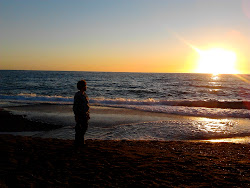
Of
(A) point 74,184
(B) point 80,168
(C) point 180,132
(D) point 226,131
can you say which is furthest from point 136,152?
(D) point 226,131

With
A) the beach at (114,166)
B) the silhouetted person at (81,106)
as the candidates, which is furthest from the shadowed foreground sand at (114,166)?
the silhouetted person at (81,106)

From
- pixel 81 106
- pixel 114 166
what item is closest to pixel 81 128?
pixel 81 106

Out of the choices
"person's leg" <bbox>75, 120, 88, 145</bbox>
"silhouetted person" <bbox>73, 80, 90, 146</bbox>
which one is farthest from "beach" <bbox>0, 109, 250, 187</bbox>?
"silhouetted person" <bbox>73, 80, 90, 146</bbox>

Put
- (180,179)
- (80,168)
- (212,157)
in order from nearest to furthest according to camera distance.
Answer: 1. (180,179)
2. (80,168)
3. (212,157)

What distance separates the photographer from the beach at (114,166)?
4.37 metres

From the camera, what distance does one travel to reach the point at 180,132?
10.3 meters

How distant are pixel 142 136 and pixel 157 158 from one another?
363 centimetres

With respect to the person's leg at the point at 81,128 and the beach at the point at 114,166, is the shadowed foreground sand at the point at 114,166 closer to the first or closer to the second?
the beach at the point at 114,166

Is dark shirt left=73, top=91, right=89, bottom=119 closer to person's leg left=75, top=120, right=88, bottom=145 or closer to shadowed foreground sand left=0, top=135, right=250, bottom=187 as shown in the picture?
person's leg left=75, top=120, right=88, bottom=145

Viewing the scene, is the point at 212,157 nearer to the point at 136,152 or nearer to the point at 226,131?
the point at 136,152

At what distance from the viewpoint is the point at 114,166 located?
5.12 m

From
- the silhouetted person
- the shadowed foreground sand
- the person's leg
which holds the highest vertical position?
the silhouetted person

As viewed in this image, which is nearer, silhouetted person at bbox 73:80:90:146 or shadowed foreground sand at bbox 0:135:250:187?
shadowed foreground sand at bbox 0:135:250:187

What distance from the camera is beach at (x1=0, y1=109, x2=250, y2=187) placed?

## Exercise
Express every line of the records above as a JSON list of strings, one string per line, with blank lines left out. Leave the pictures out of the list.

## Finished exercise
[
  "Of",
  "(A) point 74,184",
  "(B) point 80,168",
  "(C) point 180,132",
  "(D) point 226,131",
  "can you say which is furthest from point 136,152?",
  "(D) point 226,131",
  "With",
  "A) the beach at (114,166)",
  "B) the silhouetted person at (81,106)",
  "as the candidates, which is furthest from the shadowed foreground sand at (114,166)?",
  "the silhouetted person at (81,106)",
  "From",
  "- pixel 81 106",
  "- pixel 114 166",
  "what item is closest to pixel 81 128?",
  "pixel 81 106",
  "Out of the choices",
  "\"person's leg\" <bbox>75, 120, 88, 145</bbox>",
  "\"silhouetted person\" <bbox>73, 80, 90, 146</bbox>",
  "which one is farthest from \"beach\" <bbox>0, 109, 250, 187</bbox>?",
  "\"silhouetted person\" <bbox>73, 80, 90, 146</bbox>",
  "Put",
  "- (180,179)",
  "- (80,168)",
  "- (212,157)",
  "in order from nearest to furthest according to camera distance.",
  "Answer: 1. (180,179)",
  "2. (80,168)",
  "3. (212,157)",
  "What distance separates the photographer from the beach at (114,166)?",
  "4.37 metres",
  "From the camera, what distance does one travel to reach the point at 180,132?",
  "10.3 meters",
  "How distant are pixel 142 136 and pixel 157 158 from one another?",
  "363 centimetres",
  "With respect to the person's leg at the point at 81,128 and the beach at the point at 114,166, is the shadowed foreground sand at the point at 114,166 closer to the first or closer to the second?",
  "the beach at the point at 114,166",
  "Is dark shirt left=73, top=91, right=89, bottom=119 closer to person's leg left=75, top=120, right=88, bottom=145 or closer to shadowed foreground sand left=0, top=135, right=250, bottom=187 as shown in the picture?",
  "person's leg left=75, top=120, right=88, bottom=145",
  "Viewing the scene, is the point at 212,157 nearer to the point at 136,152 or nearer to the point at 226,131?",
  "the point at 136,152",
  "At what distance from the viewpoint is the point at 114,166 located?",
  "5.12 m",
  "From",
  "- the silhouetted person",
  "- the shadowed foreground sand",
  "- the person's leg",
  "which holds the highest vertical position?",
  "the silhouetted person",
  "As viewed in this image, which is nearer, silhouetted person at bbox 73:80:90:146 or shadowed foreground sand at bbox 0:135:250:187?",
  "shadowed foreground sand at bbox 0:135:250:187",
  "What distance from the camera is beach at (x1=0, y1=109, x2=250, y2=187) placed?"
]